→ **WHAT TO DO**:
1 - Write out part of the Dan Gilbert news story word for word, starting at the words "A stroke occurs" and ending after "a sudden headache.".
2 - Carry on the Dan Gilbert news story past its last sentence.
=== PAGE TEXT ===
Dan Gilbert hospitalized with stroke symptoms

Nolan Finley Kim Kozlowski
The Detroit News

Detroit business mogul Dan Gilbert was hospitalized early Sunday after suffering symptoms of a stroke.

Dan Gilbert

Gilbert, 57, is founder and chairman of Quicken Loans, majority owner of the NBA Cleveland Cavaliers and a significant owner of downtown Detroit real estate. He was admitted to Royal Oak Beaumont Hospital early Sunday morning.

"He received immediate medical attention and is currently recovering comfortably," said a statement issued by the Quicken Loans family of companies following inquiries from The News. "Our collective thoughts and prayers are with Dan for a speedy recovery."

Details of his diagnosis and prognosis were not released; the family requested privacy.

The hard-charging billionaire is connected to dozens of business and political efforts in Michigan and Ohio, but nowhere is his presence felt as it is in Detroit.

His hospitalization comes just 30 days before his Rocket Mortgage is to host Detroit's first PGA Tour event and just days after he launched a ballot drive committee to propel auto insurance reform in Michigan. Insurance reform passed both chambers of the Michigan Legislature on Friday. It also follows his high-profile hiring of former University of Michigan basketball coach John Beilein as the new head coach of the Cleveland Cavaliers.

Gilbert is scheduled to speak Wednesday afternoon at the Detroit Regional Chamber's Mackinac Policy Conference.

A stroke occurs when blood supply is blocked to the brain or a vessel in the brain ruptures, according to the Centers for Disease Control and Prevention. Brain cells begin to die because of lack of oxygen and can lead to brain damage, disability or death. Symptoms of stroke can include difficulties with speaking, walking, seeing, paralysis on one side of the body or a sudden headache.
=== EXTRACTED RECORDS ===
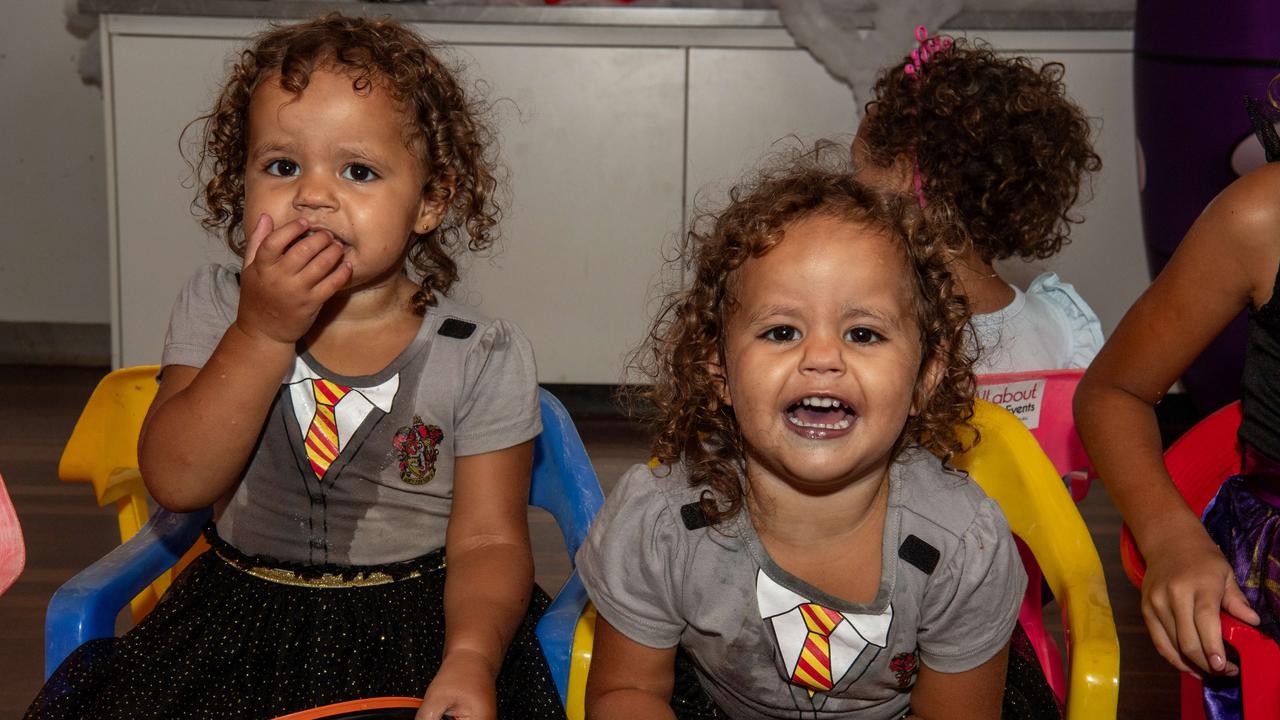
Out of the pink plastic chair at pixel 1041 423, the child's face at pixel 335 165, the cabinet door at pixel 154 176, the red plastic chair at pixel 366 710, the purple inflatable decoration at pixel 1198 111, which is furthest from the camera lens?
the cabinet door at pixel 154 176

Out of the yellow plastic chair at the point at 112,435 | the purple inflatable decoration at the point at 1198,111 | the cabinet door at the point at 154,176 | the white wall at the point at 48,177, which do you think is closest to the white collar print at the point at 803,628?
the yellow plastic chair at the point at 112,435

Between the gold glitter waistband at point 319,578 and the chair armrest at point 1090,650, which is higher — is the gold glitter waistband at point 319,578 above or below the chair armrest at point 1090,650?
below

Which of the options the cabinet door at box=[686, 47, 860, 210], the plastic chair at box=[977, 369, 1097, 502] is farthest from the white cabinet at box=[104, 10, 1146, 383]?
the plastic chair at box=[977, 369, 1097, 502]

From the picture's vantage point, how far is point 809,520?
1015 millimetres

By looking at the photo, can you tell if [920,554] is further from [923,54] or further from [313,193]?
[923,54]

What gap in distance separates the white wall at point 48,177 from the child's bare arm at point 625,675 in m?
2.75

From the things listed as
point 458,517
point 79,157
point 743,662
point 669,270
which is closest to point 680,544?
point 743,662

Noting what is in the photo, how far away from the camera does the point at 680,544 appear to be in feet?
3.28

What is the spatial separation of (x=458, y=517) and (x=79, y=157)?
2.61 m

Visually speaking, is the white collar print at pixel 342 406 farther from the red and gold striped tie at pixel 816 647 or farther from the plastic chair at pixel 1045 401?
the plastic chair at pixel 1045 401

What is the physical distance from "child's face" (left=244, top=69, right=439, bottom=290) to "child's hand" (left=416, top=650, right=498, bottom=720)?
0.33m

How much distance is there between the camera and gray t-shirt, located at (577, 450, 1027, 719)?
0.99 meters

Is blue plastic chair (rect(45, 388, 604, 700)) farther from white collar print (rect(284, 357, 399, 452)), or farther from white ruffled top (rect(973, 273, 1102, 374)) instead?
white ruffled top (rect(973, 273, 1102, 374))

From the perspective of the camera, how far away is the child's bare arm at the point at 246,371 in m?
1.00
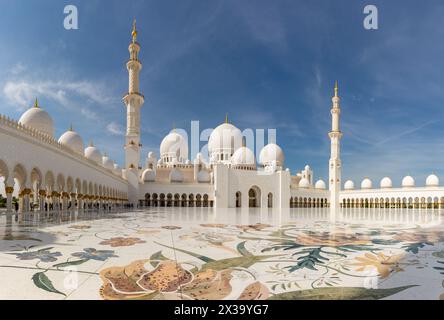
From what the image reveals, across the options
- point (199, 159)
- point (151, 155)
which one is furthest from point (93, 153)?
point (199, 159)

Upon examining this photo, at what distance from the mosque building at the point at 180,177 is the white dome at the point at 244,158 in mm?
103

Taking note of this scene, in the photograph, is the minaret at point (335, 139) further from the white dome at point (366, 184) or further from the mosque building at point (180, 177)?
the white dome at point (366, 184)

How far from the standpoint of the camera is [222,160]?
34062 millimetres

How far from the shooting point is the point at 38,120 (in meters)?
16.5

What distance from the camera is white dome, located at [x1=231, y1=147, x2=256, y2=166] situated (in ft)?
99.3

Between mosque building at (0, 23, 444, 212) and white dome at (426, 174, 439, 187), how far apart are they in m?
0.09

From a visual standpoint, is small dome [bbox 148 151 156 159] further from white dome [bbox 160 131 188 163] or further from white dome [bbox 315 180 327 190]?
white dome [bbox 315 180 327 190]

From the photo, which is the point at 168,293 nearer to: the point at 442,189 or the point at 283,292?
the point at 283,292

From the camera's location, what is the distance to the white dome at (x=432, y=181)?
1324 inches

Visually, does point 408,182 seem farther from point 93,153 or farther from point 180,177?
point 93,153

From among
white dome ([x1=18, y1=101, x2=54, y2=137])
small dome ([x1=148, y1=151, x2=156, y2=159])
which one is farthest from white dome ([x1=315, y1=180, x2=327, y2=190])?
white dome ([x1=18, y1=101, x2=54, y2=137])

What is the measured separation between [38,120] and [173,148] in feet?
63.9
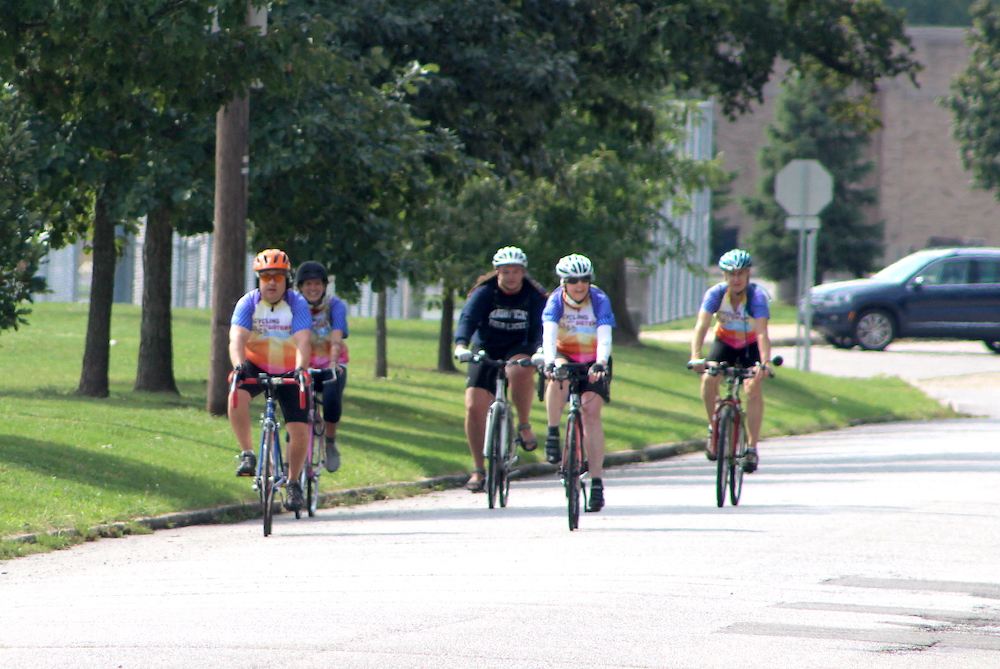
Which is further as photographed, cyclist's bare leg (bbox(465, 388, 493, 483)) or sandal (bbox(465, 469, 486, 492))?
===
=== EXTRACTED RECORDS ===
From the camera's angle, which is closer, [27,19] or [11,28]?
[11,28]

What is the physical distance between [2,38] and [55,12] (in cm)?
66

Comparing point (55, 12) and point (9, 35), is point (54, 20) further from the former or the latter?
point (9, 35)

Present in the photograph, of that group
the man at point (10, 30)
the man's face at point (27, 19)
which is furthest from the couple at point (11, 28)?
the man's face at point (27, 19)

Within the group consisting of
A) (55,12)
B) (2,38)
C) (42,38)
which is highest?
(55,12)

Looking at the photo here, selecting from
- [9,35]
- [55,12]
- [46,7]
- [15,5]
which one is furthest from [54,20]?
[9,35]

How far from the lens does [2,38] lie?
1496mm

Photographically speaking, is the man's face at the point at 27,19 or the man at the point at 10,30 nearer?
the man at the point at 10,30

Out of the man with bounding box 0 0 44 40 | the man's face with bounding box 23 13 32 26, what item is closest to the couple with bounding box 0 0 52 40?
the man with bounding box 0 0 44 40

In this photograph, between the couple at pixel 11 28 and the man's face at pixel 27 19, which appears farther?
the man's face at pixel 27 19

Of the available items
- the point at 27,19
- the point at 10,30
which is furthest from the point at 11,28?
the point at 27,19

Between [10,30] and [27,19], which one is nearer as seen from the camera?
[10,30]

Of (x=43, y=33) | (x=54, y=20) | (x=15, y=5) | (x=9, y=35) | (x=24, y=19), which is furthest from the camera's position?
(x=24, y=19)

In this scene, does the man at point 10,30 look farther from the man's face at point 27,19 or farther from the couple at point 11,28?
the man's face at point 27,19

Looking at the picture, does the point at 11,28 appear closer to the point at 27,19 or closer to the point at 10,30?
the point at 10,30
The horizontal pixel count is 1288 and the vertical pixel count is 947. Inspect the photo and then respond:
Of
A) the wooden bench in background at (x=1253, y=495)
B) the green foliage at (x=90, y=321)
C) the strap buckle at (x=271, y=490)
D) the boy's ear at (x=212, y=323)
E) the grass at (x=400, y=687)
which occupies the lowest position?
===
=== EXTRACTED RECORDS ===
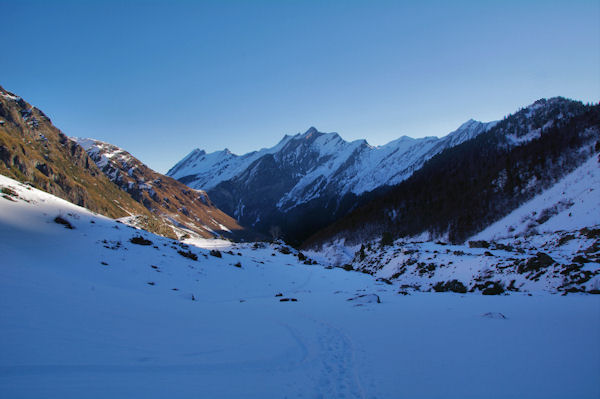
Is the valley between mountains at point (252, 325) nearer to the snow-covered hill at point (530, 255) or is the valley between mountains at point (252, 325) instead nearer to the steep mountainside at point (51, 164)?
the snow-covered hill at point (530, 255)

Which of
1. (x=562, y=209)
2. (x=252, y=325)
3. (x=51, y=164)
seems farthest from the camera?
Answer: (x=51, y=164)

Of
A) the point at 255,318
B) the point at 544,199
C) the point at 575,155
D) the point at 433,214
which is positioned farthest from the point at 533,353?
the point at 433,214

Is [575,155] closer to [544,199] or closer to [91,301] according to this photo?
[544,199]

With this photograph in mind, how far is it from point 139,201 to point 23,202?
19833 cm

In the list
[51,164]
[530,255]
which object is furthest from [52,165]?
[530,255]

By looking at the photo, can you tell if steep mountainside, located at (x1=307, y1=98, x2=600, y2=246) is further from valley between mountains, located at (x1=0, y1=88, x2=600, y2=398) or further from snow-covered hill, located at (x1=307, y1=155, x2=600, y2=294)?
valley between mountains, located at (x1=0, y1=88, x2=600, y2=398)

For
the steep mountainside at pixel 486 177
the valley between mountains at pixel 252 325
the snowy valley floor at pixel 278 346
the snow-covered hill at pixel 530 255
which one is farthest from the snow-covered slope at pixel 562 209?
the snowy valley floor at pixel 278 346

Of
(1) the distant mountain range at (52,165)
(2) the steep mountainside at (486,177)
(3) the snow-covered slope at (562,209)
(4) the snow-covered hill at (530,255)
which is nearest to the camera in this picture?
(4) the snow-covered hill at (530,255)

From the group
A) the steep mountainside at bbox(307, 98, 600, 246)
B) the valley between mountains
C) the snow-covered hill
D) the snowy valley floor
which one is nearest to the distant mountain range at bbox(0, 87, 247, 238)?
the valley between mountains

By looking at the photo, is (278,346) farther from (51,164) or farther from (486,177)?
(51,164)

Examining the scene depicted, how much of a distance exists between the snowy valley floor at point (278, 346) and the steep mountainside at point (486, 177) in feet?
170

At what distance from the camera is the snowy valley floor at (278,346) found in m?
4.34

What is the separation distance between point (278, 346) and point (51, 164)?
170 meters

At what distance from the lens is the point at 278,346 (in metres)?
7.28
===
→ **ANSWER SET**:
1 -
A stroke occurs when blood supply is blocked to the brain or a vessel in the brain ruptures, according to the Centers for Disease Control and Prevention. Brain cells begin to die because of lack of oxygen and can lead to brain damage, disability or death. Symptoms of stroke can include difficulties with speaking, walking, seeing, paralysis on one side of the body or a sudden headache.

2 -
It is the fifth leading cause of death in the United States and can result in serious disability in adults.

For years, Gilbert has been fighting for the health of his oldest son, Nick, 23, who was born with neurofibromatosis, a rare genetic disorder that causes tumors to grow in nerves throughout the body. He and his wife, Jennifer, have pledged $64 million into research  in hopes of developing a treatment or a cure for the disease. Last year, Nick Gilbert had an eight-hour surgery to treat a tumor on his brain.

Gilbert has become a symbol of the city's recovery and resurgence since relocating his principal business' headquarters from Livonia to Detroit in 2010.

"We said if we're going to come down here and people are going to drive down here, park, go into a building, come down, get on a freeway and go back to the suburbs, let's just stay in the suburbs," Gilbert told a business group in March.

"If we're going to come here, let's impact things as much as we can, and try to connect and weave threads together, and we've been fortunate enough to do some of that."

Since 2010, Gilbert, founder and chairman of Rock Ventures LLC, the umbrella entity for his portfolio of business and real estate investments, has invested more than $5.6 billion in acquiring and developing more than 100 commercial properties in the city’s central business district.

Forbes listed his net worth at $7.3 billion in late May.

In December, Gilbert's Bedrock company bought a five-story 138,000-square-foot warehouse at 1800 18th St. The building is in the shadow of the Michigan Central Depot, just west of the train viaduct on Vernor, which Ford Motor Co. is renovating. It makes the purchase Bedrock's first foray in the area of southwest Detroit often called Mexicantown.